▶ _Work order_:
Down to the last line, restate the records word for word, but not the pictures.

[Source records]
=-=-=
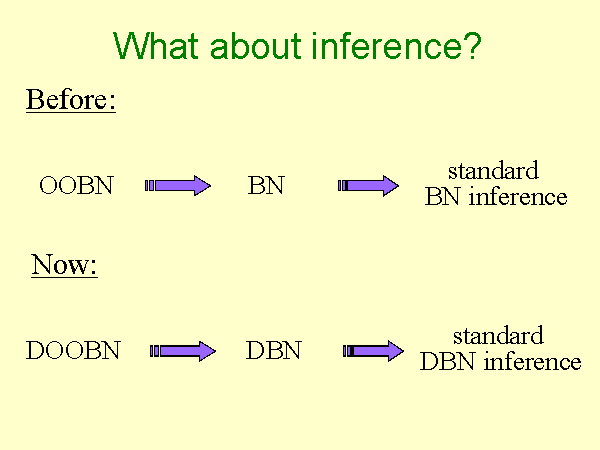 What about inference?

Before:

OOBN BN standard BN inference

Now:

DOOBN DBN standard DBN inference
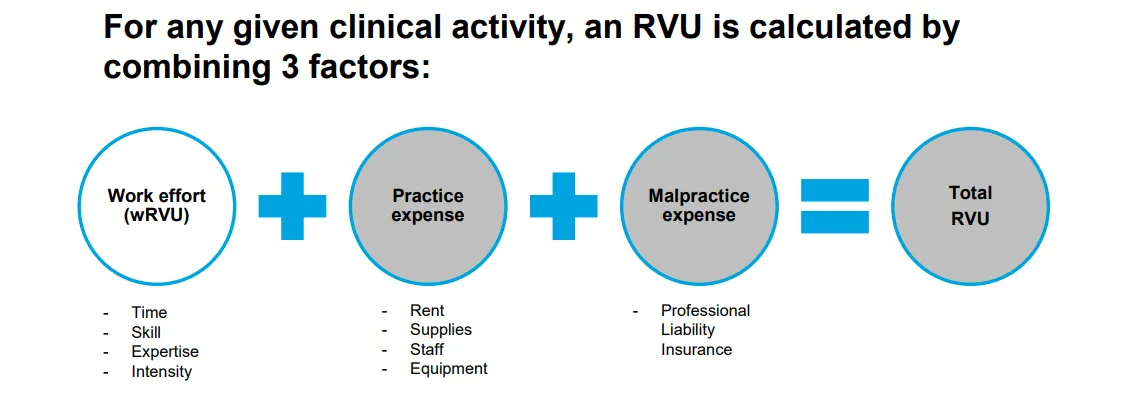 For any given clinical activity, an RVU is calculated by combining 3 factors:

Work effort (wRVU)

Practice expense

Malpractice expense

Total RVU

- Time
- Skill
- Expertise
- Intensity

- Rent
- Supplies
- Staff
- Equipment

- Professional Liability Insurance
=-=-=
▶ _Task output_:
 What about inference?

Before:

OOBN BN standard BN inference

Now:

DOOBN DBN standard DBN inference
 For any given clinical activity, an RVU is calculated by combining 3 factors:

Work effort (wRVU)

Practice expense

Malpractice expense

Total RVU

- Time
- Skill
- Expertise
- Intensity

- Rent
- Supplies
- Staff
- Equipment

- Professional Liability Insurance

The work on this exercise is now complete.